Short exercise. Copy verbatim the data between the lines holding "What order would you place" and "4. (194,163)", inclusive.

--- BEGIN The data ---

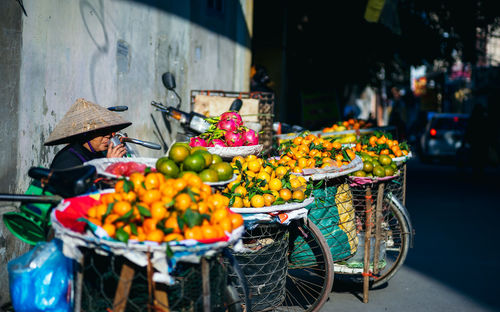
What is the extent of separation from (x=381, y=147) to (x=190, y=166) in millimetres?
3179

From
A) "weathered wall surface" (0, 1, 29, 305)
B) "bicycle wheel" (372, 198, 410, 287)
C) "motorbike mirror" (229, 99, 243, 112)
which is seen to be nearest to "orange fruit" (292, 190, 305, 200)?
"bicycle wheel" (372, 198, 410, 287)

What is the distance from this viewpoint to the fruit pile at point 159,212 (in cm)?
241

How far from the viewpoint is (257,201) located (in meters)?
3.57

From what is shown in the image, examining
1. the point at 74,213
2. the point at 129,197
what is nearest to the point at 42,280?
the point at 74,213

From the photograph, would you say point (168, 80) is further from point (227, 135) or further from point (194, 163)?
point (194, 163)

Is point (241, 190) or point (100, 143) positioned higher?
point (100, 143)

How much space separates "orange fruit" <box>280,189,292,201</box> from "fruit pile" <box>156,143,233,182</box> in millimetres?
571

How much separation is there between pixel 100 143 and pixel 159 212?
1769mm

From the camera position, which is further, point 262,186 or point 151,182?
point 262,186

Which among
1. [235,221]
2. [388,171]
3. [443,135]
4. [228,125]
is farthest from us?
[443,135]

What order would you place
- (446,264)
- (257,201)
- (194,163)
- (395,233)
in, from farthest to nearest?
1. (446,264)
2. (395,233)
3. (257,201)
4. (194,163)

--- END The data ---
--- BEGIN The data ---

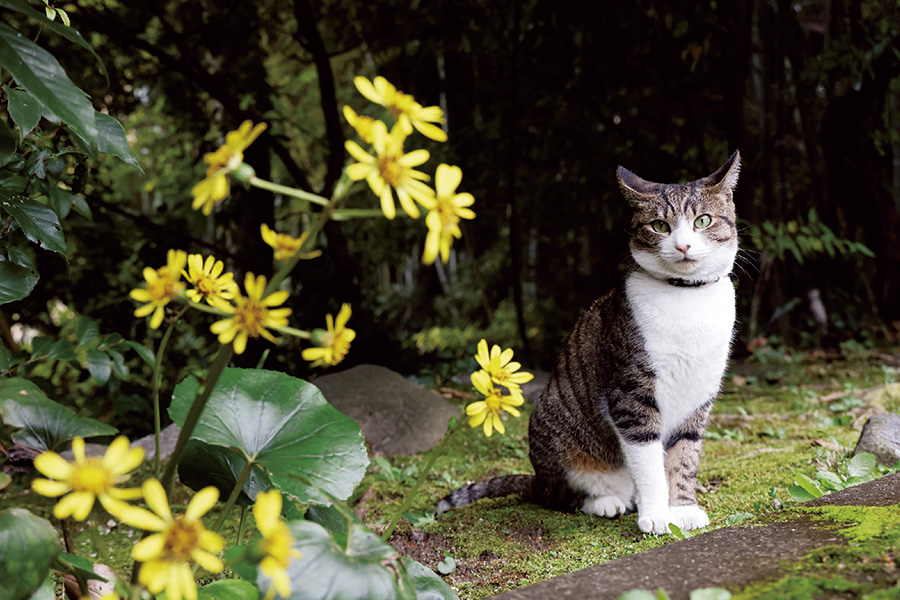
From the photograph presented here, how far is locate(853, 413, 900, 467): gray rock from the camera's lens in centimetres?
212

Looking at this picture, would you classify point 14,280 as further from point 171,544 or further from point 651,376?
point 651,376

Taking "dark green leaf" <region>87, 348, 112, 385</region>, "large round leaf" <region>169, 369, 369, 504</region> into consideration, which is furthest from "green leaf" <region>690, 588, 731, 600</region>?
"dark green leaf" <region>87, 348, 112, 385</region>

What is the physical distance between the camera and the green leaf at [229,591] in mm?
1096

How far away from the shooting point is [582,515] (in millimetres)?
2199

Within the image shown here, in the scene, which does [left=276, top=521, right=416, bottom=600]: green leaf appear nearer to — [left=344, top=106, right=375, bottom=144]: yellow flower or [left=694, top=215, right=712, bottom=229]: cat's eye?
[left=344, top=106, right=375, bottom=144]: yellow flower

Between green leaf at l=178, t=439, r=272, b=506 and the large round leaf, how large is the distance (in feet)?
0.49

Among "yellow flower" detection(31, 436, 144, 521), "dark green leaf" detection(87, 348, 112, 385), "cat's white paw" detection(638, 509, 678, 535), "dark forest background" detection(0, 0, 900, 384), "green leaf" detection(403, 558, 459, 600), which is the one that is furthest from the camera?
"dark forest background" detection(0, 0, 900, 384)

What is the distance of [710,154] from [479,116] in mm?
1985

--- END The data ---

Task response.
What order would you place
- (446,264)
- (257,201)
- (194,163)
- (395,233)
in, from farthest to nearest?
1. (446,264)
2. (395,233)
3. (257,201)
4. (194,163)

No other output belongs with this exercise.